+++ Excerpt
A Dictionary and Glossary of the Koran, was first published in 1873 by John Penrice. It is a small compact reference guide consisting of 180 pages. It contains detailed entries on parts of speech and the meanings of words of the Quran.

==Overview==
A Dictionary and Glossary of the Koran is an Arabic/English reference guide that provides information on the speech and meaning of words in the Quran. The work also contains passages that explain the Islamic tenents and articles of worship, in order to make the text more comprehensive. While writing the text Penrice saw Gustav Flügel's Concordantiae Corani arabicae as a "sheet anchor" for his work.

Per El-Said Badawi, the work was the first of its kind and "for a long time the only one". The book has been considered pioneering by Shawkat Toorawa, who noted that it was still useful.

Little is known about the author beyond his authorship of A Dictionary and Glossary of the Koran, with Toorawa stating that he was a Patron of the Living in the Diocese of Norwich.

== Publication history ==
A Dictionary and Glossary of the Koran was first published in 1873 and has been repeatedly republished. Some companies that have republished the work have included the 1988 publication by Adam Publishers & Distributors, as well as the 2006 publication by Asian Educational Services, which had revised the text to include traditional verse numbering.

== Reception ==
In 1874, a year after publication, The Academy reviewed the book, stating that "it is a pity that a glossary such as this, which appears to have many of the qualities which combine to form a handy help to beginners, should be marred by a suspicion of plagiarism", apparently from Edward William Lane's Arabic–English Lexicon. A 1971 reprint was reviewed by Peter F. Abboud in The Middle East Journal, who noted that the book was designed for previous generations, but would still be a "handy and useful companion" for students. Similarly, Clifford Edmund Bosworth's review in the Journal of Semitic Studies stated that while the book was helpful for students, for "the serious Arabist, however, the value of the book is small". He pointed out that the book was "worth reprinting only inasmuch as nothing similar or better has appeared since".
++++++
+++ Records
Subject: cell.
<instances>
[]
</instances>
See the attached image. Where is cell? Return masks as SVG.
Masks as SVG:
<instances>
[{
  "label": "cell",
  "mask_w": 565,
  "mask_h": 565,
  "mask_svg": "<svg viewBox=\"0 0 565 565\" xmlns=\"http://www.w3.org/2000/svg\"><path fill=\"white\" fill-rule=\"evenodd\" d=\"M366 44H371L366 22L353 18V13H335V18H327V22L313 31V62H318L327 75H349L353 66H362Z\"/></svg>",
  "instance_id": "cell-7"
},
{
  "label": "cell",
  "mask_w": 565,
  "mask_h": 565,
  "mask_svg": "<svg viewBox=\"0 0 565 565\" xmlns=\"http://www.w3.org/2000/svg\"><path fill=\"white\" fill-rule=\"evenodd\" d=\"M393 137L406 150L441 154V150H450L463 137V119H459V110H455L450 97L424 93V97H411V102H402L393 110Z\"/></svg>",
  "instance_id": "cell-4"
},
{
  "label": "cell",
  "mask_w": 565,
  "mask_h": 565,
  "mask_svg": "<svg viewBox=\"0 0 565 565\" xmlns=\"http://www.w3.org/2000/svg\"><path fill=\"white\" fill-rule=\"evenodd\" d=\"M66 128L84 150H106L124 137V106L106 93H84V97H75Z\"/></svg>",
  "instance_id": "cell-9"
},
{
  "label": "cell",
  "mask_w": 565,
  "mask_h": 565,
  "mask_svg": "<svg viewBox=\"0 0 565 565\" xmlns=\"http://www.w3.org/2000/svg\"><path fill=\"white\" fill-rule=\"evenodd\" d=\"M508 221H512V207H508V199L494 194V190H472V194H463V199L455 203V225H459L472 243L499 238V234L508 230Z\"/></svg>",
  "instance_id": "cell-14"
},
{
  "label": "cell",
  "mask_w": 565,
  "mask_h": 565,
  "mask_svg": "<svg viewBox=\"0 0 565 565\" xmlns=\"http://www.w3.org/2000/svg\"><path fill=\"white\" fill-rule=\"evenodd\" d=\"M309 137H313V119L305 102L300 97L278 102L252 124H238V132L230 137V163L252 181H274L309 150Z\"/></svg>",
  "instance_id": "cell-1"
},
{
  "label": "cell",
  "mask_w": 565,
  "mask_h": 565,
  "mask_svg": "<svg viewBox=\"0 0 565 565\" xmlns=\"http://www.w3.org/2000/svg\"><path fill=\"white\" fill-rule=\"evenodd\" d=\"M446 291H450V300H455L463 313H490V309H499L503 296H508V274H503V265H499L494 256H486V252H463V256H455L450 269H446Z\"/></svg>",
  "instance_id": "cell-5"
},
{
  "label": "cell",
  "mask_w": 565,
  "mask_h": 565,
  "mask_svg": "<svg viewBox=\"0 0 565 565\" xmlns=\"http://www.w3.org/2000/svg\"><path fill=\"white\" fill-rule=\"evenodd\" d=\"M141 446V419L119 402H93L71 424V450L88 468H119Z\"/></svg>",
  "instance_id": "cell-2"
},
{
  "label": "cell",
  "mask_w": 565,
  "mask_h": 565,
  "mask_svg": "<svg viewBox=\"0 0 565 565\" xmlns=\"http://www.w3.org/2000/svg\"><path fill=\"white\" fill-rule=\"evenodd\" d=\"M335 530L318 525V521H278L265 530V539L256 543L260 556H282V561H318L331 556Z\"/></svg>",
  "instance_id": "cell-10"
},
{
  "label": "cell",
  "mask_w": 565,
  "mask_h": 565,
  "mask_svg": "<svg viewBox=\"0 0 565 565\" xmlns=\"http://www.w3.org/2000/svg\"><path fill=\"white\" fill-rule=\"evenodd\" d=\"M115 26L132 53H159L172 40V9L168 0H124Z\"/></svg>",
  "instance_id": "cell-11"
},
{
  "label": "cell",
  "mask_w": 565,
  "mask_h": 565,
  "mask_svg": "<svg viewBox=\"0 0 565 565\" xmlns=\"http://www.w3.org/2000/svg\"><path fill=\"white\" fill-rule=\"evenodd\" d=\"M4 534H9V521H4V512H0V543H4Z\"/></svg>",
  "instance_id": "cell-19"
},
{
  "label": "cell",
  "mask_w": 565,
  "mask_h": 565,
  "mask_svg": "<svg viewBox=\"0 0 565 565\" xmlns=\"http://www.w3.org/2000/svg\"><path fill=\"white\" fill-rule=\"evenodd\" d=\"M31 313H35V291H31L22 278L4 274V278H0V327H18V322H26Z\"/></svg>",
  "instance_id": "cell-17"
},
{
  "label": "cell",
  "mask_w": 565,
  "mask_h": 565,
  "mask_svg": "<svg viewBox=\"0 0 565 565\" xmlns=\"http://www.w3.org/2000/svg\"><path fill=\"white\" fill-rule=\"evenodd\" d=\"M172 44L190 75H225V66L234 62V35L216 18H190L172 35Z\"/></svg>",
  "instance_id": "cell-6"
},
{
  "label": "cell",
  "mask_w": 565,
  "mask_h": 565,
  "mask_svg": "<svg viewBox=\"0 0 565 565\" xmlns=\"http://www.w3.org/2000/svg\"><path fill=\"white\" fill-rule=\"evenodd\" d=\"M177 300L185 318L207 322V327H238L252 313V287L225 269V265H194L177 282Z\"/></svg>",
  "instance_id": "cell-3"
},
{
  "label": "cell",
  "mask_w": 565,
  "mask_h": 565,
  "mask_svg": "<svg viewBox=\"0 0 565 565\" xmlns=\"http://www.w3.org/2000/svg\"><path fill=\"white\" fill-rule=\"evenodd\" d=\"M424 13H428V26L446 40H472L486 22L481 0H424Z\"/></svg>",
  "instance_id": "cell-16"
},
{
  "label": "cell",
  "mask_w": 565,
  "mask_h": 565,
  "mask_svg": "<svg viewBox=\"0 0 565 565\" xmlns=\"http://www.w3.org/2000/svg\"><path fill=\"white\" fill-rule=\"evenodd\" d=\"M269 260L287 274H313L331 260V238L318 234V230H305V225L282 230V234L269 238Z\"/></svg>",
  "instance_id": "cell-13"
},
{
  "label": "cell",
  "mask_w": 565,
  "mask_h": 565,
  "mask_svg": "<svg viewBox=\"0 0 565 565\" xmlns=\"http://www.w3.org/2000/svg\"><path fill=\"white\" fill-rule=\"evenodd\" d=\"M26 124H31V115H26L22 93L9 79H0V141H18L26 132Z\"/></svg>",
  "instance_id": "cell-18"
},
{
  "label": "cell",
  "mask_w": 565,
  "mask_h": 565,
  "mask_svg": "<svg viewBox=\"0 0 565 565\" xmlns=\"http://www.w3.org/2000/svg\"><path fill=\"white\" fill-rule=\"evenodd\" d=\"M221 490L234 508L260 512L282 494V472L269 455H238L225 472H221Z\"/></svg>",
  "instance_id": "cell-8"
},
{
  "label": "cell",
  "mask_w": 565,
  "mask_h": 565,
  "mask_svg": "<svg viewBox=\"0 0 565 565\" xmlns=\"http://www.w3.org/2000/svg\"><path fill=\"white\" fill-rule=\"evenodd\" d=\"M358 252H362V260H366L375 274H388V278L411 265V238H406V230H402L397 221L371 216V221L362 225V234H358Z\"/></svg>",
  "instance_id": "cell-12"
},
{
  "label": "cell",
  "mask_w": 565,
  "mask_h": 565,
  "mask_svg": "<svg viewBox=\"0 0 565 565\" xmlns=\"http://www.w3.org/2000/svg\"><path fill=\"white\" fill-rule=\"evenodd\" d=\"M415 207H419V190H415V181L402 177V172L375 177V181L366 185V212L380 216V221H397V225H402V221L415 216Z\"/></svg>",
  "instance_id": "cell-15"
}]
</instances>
++++++
Task item A: In the text on the Koran dictionary, replace "the first of its kind" with "the earliest of its kind" and write out the passage from "Per El-Said Badawi, the" to "Diocese of Norwich.".
Task item B: Name every person mentioned in the text on the Koran dictionary.

Solution A:
Per El-Said Badawi, the work was the earliest of its kind and "for a long time the only one". The book has been considered pioneering by Shawkat Toorawa, who noted that it was still useful.

Little is known about the author beyond his authorship of A Dictionary and Glossary of the Koran, with Toorawa stating that he was a Patron of the Living in the Diocese of Norwich.

Solution B:
John Penrice
Gustav Flügel
El-Said Badawi
Shawkat Toorawa
Edward William Lane
Peter F. Abboud
Clifford Edmund Bosworth